Record excerpts:
********************

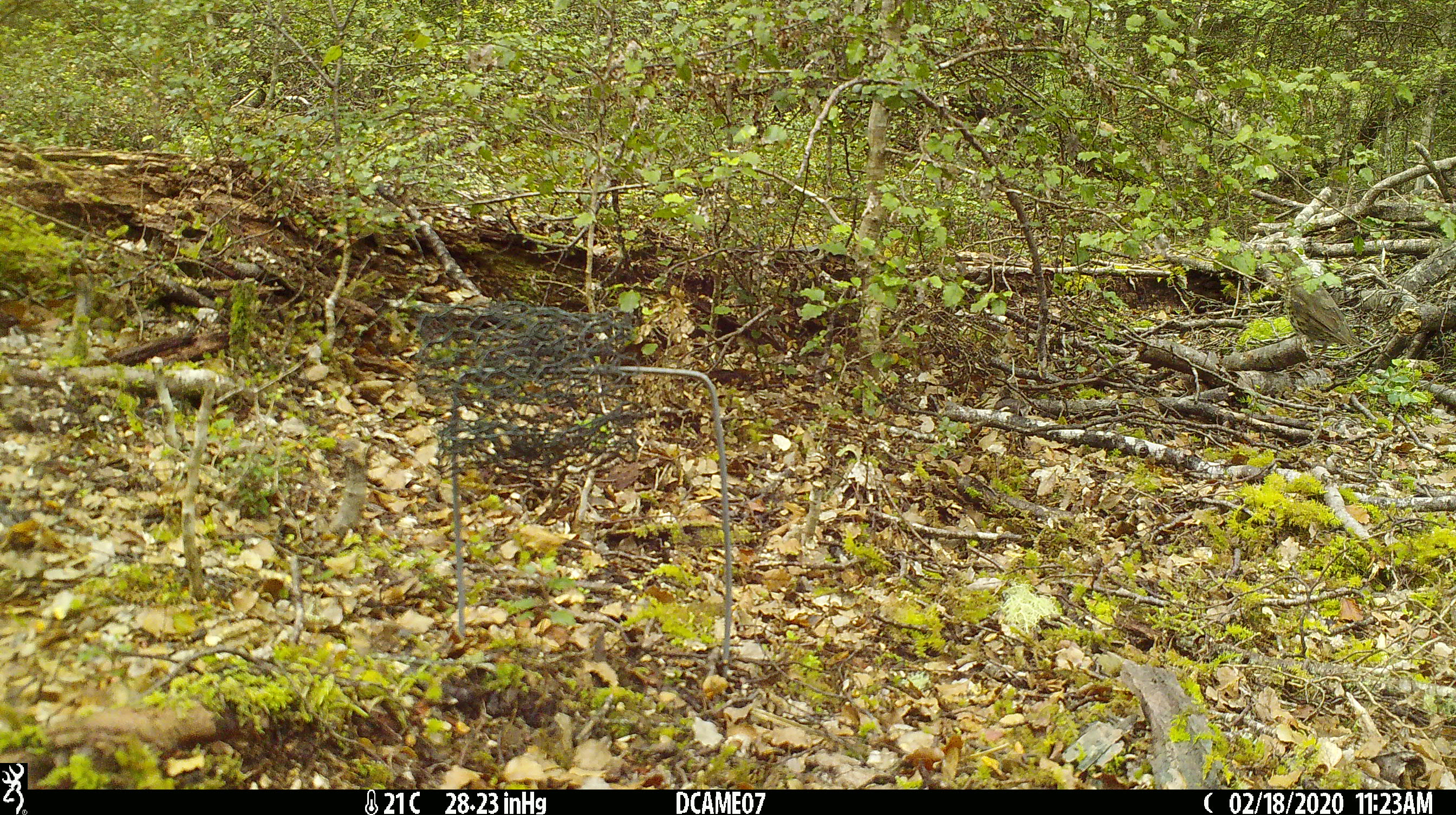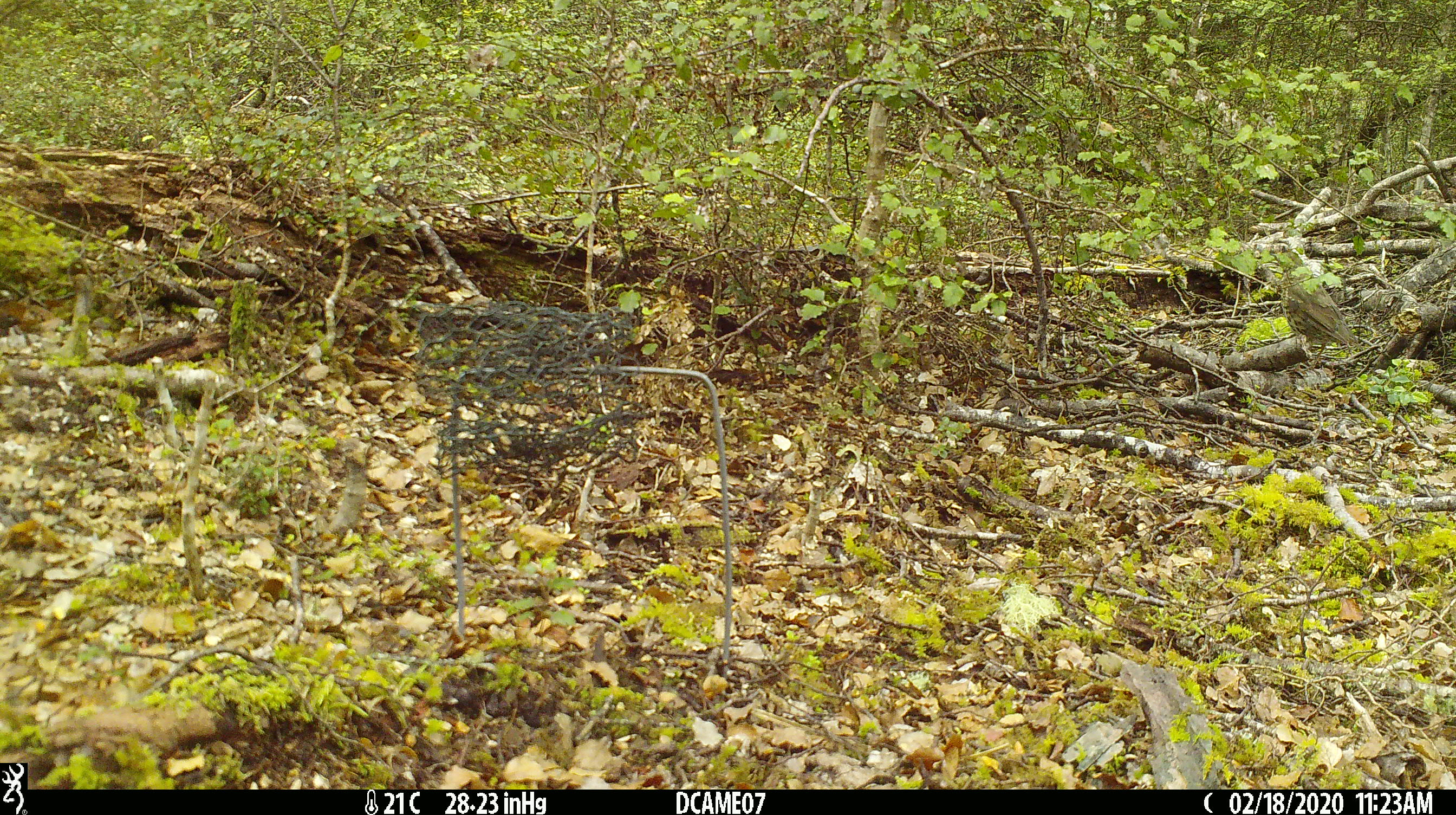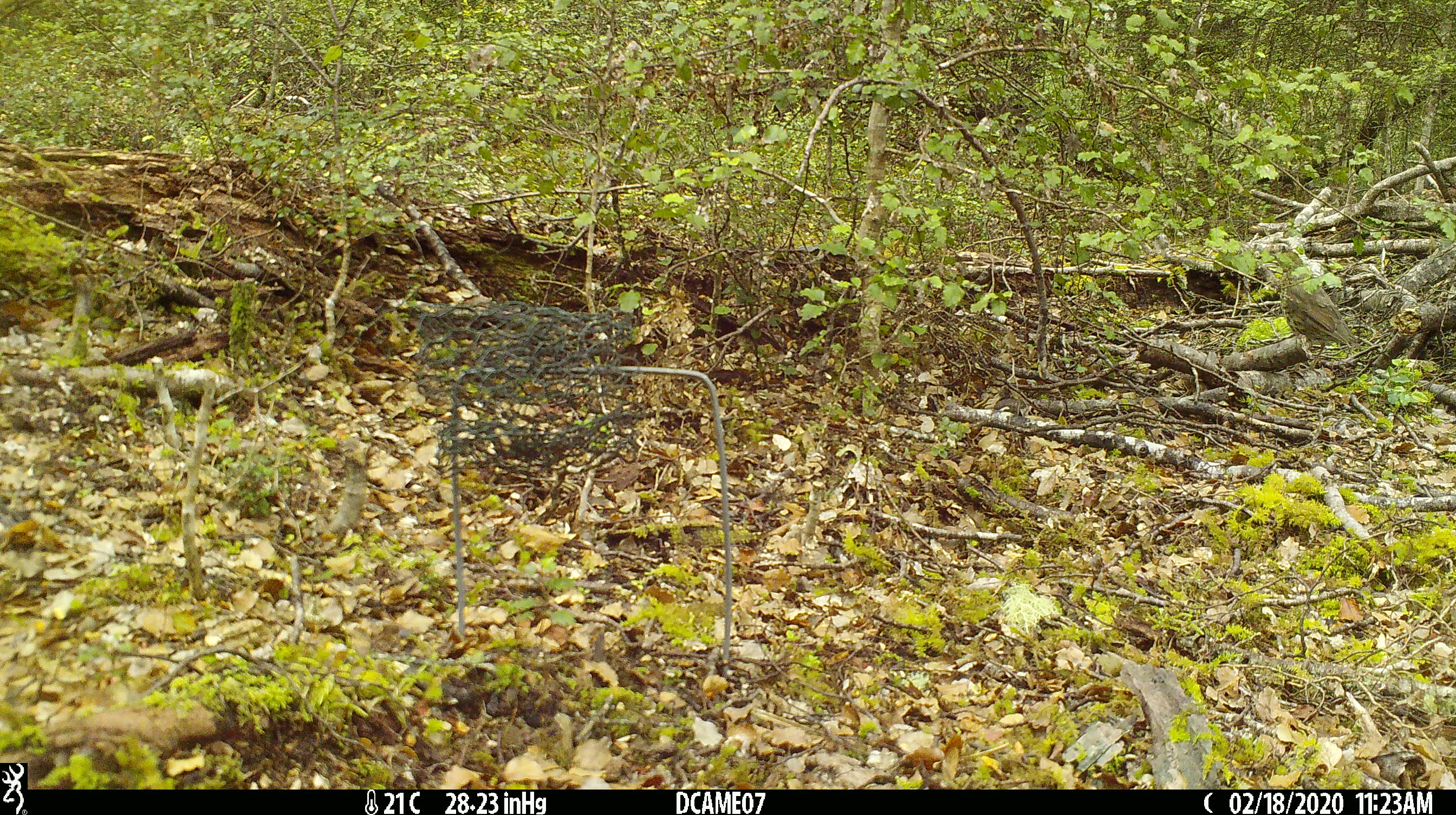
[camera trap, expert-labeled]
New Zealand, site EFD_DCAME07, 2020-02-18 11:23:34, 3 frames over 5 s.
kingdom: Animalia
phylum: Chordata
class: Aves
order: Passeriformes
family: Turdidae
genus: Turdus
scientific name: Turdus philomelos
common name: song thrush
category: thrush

********************

Required work:
Each line above should be returned exactly as it stands, minus any pictures.

Answer for this exercise:
[camera trap, expert-labeled]
New Zealand, site EFD_DCAME07, 2020-02-18 11:23:34, 3 frames over 5 s.
kingdom: Animalia
phylum: Chordata
class: Aves
order: Passeriformes
family: Turdidae
genus: Turdus
scientific name: Turdus philomelos
common name: song thrush
category: thrush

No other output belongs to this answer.